Groups say monument designation would permanently protect prized landscape

07-23-2014 // Judith Kohler

Bighorn SheepSportsmen’s and wildlife groups are urging members of Congress to support a bill that would permanently protect Colorado ’s Browns Canyon, a treasured wildlife and recreation area.

The Senate National Parks Subcommittee was scheduled Wednesday to consider S. 1794, a bill by Colorado Sen. Mark Udall that would establish the 22,000-acre Browns Canyon National Monument. The hearing represents a step forward after more than two decades of work by grassroots organizations and elected officials to conserve the nationally known whitewater rafting site and important fishing and hunting spot, National Wildlife Federation and Colorado Wildlife Federation representatives said.

"The legislation would safeguard one of Colorado’s most treasured landscapes.

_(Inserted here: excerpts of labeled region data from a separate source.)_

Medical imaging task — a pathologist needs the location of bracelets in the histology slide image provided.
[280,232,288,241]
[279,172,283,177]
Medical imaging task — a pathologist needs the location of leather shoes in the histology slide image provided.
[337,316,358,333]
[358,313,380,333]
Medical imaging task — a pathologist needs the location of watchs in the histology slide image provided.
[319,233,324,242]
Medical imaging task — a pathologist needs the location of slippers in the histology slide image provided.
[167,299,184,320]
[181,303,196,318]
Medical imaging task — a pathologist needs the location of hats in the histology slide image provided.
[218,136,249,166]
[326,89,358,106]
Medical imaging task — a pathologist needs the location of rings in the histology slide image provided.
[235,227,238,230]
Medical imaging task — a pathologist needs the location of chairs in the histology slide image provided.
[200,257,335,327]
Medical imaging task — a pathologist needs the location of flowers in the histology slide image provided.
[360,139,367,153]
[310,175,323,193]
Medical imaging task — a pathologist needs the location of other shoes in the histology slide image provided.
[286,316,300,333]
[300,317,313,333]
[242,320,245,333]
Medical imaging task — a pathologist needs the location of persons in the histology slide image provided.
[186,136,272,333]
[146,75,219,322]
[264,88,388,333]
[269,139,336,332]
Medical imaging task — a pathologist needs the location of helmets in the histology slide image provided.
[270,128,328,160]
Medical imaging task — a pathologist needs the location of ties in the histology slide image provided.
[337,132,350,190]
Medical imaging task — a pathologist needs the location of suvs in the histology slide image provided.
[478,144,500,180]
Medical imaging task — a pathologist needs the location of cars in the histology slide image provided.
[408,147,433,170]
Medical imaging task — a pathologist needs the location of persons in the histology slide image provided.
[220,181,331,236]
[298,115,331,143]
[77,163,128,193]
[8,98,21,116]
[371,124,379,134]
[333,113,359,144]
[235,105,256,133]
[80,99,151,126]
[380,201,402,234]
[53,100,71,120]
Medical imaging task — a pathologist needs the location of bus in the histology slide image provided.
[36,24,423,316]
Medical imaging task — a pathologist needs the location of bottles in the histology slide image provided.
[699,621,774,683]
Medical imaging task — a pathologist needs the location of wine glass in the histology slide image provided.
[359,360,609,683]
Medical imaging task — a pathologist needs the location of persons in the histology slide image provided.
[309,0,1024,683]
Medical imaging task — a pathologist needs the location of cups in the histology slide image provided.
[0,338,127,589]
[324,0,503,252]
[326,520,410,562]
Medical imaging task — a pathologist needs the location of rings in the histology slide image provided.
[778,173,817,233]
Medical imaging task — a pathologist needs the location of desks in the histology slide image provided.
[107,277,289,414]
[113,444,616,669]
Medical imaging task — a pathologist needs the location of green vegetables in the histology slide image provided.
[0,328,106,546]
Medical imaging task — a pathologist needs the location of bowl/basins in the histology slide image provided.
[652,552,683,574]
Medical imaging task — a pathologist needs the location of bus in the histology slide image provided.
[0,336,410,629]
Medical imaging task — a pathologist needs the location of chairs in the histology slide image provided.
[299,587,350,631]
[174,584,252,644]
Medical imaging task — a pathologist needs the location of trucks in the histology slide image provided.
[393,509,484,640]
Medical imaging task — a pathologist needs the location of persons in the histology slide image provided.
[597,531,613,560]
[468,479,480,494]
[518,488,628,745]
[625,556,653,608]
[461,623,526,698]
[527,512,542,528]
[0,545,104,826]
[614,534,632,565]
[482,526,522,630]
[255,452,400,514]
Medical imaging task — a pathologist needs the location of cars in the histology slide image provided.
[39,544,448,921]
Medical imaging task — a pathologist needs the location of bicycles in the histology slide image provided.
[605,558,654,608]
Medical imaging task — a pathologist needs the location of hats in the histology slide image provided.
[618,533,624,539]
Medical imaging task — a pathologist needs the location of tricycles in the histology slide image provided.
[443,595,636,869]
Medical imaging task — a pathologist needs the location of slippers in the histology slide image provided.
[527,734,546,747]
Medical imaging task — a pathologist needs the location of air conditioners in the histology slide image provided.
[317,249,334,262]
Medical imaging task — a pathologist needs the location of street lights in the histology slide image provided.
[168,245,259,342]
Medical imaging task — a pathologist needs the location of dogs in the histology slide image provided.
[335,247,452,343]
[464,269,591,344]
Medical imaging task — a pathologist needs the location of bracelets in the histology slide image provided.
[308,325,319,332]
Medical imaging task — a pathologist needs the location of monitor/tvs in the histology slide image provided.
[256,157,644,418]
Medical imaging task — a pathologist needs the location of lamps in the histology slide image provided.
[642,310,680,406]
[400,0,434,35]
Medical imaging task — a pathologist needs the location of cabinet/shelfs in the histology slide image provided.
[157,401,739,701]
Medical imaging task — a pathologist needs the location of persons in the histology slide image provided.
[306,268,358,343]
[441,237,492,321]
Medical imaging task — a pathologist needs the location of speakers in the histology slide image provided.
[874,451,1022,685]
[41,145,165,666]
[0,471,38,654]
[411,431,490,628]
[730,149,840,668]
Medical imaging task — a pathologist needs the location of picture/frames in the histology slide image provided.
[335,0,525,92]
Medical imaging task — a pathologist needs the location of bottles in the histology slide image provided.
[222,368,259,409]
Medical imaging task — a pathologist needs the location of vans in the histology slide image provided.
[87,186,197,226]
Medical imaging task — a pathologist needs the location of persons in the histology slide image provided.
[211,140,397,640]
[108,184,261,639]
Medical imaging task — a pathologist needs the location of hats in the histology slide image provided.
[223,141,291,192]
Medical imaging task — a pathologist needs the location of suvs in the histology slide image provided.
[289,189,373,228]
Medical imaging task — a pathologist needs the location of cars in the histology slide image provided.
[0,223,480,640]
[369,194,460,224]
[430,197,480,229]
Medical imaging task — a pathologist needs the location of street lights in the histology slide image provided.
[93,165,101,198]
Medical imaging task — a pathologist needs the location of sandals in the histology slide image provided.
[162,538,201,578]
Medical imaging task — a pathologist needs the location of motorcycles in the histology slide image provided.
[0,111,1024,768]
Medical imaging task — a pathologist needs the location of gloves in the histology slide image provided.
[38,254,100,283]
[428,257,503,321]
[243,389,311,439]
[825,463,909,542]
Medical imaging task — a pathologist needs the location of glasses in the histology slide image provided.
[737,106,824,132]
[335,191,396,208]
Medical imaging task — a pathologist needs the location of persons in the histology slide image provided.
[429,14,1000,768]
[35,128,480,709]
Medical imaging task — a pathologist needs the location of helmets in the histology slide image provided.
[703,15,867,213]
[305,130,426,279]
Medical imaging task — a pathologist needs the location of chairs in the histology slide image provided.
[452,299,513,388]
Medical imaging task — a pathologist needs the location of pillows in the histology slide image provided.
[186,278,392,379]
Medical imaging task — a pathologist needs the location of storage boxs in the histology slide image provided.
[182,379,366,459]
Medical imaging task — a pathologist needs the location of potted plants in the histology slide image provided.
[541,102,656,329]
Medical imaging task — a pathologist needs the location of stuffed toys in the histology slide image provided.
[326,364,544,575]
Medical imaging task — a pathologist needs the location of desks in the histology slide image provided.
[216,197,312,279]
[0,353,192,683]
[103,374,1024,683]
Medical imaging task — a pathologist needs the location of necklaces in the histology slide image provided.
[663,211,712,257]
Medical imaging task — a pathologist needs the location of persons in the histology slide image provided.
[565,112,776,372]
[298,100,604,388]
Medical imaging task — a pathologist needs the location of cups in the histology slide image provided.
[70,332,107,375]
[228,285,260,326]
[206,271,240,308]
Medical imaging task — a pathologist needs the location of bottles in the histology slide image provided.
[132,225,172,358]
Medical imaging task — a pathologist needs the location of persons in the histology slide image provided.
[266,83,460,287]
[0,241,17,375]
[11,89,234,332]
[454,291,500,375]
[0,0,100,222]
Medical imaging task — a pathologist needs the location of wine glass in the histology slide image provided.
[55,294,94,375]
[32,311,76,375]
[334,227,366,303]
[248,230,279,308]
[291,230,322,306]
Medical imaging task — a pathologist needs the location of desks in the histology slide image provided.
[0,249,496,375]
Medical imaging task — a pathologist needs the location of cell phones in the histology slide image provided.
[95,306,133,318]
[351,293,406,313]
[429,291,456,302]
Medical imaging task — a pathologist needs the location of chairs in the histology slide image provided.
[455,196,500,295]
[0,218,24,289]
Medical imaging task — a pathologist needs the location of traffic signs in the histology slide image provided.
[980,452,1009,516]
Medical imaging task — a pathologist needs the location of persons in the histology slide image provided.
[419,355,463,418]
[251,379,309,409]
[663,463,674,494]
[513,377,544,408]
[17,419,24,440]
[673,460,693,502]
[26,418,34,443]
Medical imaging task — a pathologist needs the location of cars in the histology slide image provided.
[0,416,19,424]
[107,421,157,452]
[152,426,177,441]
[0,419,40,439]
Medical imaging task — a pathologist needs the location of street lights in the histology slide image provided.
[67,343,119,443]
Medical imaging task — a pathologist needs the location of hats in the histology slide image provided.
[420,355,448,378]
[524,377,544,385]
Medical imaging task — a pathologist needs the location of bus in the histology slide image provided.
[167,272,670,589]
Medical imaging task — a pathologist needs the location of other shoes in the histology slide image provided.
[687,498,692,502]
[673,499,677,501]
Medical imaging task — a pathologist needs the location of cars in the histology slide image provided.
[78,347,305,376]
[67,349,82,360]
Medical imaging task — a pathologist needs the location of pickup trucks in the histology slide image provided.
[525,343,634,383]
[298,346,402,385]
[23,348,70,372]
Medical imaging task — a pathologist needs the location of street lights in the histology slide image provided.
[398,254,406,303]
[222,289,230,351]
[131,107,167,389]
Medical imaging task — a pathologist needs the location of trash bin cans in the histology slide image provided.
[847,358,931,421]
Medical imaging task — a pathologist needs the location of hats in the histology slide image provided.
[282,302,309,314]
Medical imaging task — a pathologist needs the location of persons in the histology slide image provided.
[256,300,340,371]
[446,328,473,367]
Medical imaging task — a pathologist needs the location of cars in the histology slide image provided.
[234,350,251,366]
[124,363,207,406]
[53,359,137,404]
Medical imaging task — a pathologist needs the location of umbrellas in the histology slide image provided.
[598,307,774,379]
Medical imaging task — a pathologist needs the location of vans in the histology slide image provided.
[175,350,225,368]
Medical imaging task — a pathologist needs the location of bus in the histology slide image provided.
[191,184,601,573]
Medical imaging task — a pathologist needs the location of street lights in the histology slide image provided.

The Colorado Wildlife Federation has actively supported protecting Browns Canyon for many years because of its importance to anglers, hunters and wildlife enthusiasts," said Suzanne O’Neill, CWF’s executive director.

Browns Canyon offers some of the country’s best whitewater rafting and premier fishing, said Bill Dvorak, a rafting and fishing guide and NWF’s public lands organizer in Colorado. He noted that Colorado Parks and Wildlife recently designated a 102-mile stretch of the Arkansas River, which runs through Browns, as a Gold Medal fishery based on the quantity and quality of the trout.

"I’ve been guiding river trips through Browns Canyon in the area since the early ’80s and it’s undeniably one of the top whitewater destinations in the country," Dvorak said. "Browns Canyon is a critical part of the area’s economy. Last year, recreation on the Arkansas River pumped at least $55 million into the economy."

Dvorak noted that earlier proposals to protect Browns would have set aside 100,000 acres.

"People have compromised through the years to come up with a plan that will work," Dvorak added. "It’s time to take action to make sure that the backcountry, fishing, wildlife and economic benefits that Browns Canyon provides will be around for a long time to come."

Browns, with its granite rock formations and sweeping views of the Arkansas Valley and the Collegiate Peaks, some higher than 14,000 feet, is home to bighorn sheep, elk, deer, black bears, mountain lions, eagles and falcons. Udall’s bill, cosponsored by Colorado Sen. Michael Bennet, would classify 10,500 acres within the monument as wilderness. Existing access and land uses, including hunting, commercial outfitting, motorized travel and livestock grazing, would continue.